Free social networking companies such as Lore and Better Lesson address the financial limitations many schools face when addressing instructional issues and incorporating technology into the classroom. But it’s these companies that demonstrate how low-budget schools can still benefit from digital publishing, even if it’s not with Scholastic’s interactive white boards.

Companies to Watch

The integration of technology into educational publishing will not only affect the classroom, but the market this industry operates within. While the current industry is mainly dominated by the “big three” educational publishing companies–Pearson, McGraw-Hill and Houghton Mifflin Harcourt–the shift to digital gives smaller startups the opportunity to infiltrate the market; it also gives big companies that have dominated the digital market, such as Apple, the opportunity to expand their reach.

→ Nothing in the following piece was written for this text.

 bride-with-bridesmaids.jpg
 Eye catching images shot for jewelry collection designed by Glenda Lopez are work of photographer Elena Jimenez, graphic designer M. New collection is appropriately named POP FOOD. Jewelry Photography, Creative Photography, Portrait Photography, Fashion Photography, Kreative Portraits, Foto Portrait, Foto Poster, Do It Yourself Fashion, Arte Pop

The Companies to Watch section of this blog will look at what the major publishers are doing–and what they aren’t doing–to move into the digital world. The section will also look at smaller educational companies that are doing innovative things with e-publishing. Some of the startups discussed don’t publish education materials in the traditional sense, such as textbooks, but are using technology to advance the classroom with supplemental tools and platforms. As we saw in the previous post–Limitations in the Classroom–we can’t think of the educational publishing market in the narrow terms of just textbooks and books, but most also take into account supplemental, instructional and administrative tools and platforms for teachers and students.

The Digital Watch List

The big players

  1. Pearson
  2. McGraw-Hill Education
  3. Houghton Mifflin Harcourt
  4. Scholastic
  5. Macmillan Education

Startups to Watch

  1. Lore
  2. Boundless
  3. Clever
  4. BetterLesson
  5. GoalBook

Which company is making the most interesting advancements in digital publishing? Which company has had the most success in e-publishing? Do smaller startups really have a chance? This section will explore these questions and more.